The robust and comprehensive data set of aircraft movements would also support air traffic analysis; routing redesign; resource and capacity planning; predictability analysis for arrivals and departures; and fleet optimization, he said.

And at a time when the effects of climate change are garnering headlines, the increased capacity on optimal North Atlantic routes should save up to $300 in fuel per flight and significantly reduce greenhouse gas emissions.

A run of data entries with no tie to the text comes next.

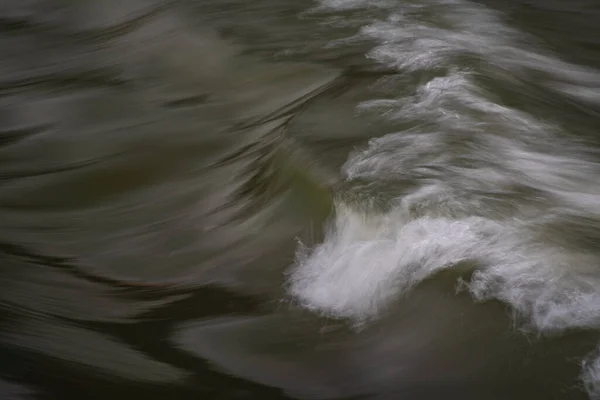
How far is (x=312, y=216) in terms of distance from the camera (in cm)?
292

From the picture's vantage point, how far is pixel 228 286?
270 centimetres

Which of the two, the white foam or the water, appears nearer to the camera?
the water

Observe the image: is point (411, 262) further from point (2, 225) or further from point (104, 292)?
point (2, 225)

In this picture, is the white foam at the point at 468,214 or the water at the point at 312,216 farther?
the white foam at the point at 468,214

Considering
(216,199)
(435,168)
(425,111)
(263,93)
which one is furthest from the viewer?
(263,93)

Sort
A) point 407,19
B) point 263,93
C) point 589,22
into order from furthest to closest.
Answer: point 589,22 → point 407,19 → point 263,93

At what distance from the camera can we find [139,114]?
14.2ft

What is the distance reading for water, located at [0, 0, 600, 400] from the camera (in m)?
2.23

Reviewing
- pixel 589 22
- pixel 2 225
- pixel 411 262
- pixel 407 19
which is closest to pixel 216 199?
pixel 2 225

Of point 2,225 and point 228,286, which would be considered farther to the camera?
point 2,225

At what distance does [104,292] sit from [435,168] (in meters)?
1.18

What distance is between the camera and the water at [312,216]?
2227 millimetres

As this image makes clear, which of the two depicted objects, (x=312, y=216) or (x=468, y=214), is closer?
(x=468, y=214)

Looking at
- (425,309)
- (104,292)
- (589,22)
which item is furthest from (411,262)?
(589,22)
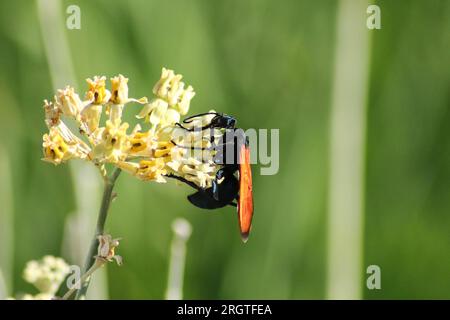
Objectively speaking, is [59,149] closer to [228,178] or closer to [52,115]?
[52,115]

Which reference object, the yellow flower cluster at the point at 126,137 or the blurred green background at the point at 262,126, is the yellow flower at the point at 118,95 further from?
the blurred green background at the point at 262,126

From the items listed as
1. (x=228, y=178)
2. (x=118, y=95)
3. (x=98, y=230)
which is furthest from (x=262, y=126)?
(x=98, y=230)

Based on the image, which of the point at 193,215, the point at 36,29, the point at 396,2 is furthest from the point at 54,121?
the point at 396,2

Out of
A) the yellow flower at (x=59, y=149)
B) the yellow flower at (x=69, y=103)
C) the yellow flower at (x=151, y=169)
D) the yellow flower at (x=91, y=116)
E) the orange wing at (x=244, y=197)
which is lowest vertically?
the orange wing at (x=244, y=197)

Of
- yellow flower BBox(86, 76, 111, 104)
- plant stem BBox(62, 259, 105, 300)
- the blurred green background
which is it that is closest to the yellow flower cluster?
yellow flower BBox(86, 76, 111, 104)

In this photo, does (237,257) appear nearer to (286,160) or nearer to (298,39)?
(286,160)

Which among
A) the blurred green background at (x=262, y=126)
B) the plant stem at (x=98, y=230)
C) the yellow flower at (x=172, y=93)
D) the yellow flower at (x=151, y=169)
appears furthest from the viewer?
the blurred green background at (x=262, y=126)

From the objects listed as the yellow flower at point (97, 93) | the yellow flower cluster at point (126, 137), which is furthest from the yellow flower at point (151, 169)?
the yellow flower at point (97, 93)

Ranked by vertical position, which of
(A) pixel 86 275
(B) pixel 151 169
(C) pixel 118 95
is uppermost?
(C) pixel 118 95
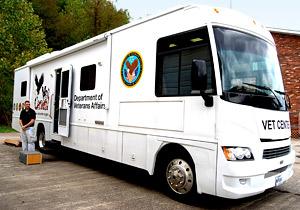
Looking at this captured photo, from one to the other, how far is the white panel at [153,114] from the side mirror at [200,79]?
56 centimetres

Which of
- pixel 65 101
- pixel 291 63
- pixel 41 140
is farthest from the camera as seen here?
pixel 291 63

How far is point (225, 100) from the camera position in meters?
4.87

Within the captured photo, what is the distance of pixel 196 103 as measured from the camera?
5242mm

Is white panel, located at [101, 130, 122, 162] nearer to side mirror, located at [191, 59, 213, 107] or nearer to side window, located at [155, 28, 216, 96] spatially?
side window, located at [155, 28, 216, 96]

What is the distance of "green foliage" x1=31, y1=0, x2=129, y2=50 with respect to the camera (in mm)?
34531

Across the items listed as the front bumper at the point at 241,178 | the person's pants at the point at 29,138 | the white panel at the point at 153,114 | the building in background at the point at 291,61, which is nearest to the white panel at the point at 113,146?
the white panel at the point at 153,114

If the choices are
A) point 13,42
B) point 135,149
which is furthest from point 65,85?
point 13,42

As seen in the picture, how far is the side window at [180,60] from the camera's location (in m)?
5.20

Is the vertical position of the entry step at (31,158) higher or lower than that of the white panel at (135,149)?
lower

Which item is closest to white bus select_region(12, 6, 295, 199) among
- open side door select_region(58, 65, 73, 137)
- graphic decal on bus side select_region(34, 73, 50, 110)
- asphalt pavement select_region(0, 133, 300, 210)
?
asphalt pavement select_region(0, 133, 300, 210)

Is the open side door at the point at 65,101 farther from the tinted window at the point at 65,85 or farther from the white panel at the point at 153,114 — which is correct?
the white panel at the point at 153,114

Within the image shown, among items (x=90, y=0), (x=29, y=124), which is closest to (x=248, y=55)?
(x=29, y=124)

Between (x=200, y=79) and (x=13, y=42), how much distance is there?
2258cm

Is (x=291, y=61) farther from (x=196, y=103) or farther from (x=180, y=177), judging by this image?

Thoma cited a study by Purdue University that suggested spaced-based ADS-B could prevent 14.3 million metric tonnes of carbon dioxide from entering the atmosphere over a 10-year period.

Along with trials over the Atlantic Ocean, the Aireon system is also being tested in mountainous domestic airspace in Alberta and Newfoundland and Labrador that already has coverage through radar or ground-based ADS-B.

“We will [also] be phasing in space-based ADS-B to include our northern and Arctic regions” that currently have limited, but proven, ground-based surveillance, said Neil Wilson, president and CEO of Nav Canada.

He called the advent of satellite-based ADS-B over the Atlantic “momentous,” and said the benefits over the Canadian Arctic would be similar.

As an early partner in the venture, Nav Canada has seen the system progress from an idea to reality in under a decade. “Nav Canada has been at the forefront of this breakthrough technology from the get go,” said Wilson.

He credited the “tireless work” of employees with making it happen in such a relatively short time and said controllers were thrilled by the capability.

“The other day we turned this on in Gander, [N.L.], for our oceanic controllers and you could see the screen just pop up, lights going on across the Atlantic” as aircraft updated positioning in real time.

“All carriers flying the North Atlantic are part of this trial,” he added, noting the data gathered from the trial could help them make their flights more efficient and safer.

Aireon data was provided to both Transport Canada and the Federal Aviation Administration following the crash of an Ethiopian Airlines 737 MAX 8 in March and might have been invaluable in helping investigators locate Malaysia Airlines Flight 370 that disappeared into the Indian Ocean in March 2014.

Thoma said the Nav Canada and NATS trials “will help set the playbook for deploying the Aireon service across the world through all of our ANSP customers.” At present, that list includes 11 providers, but the company is securing more, including working with the European Aviation Safety Agency to obtain certification as a provider for pan-European ANSPs.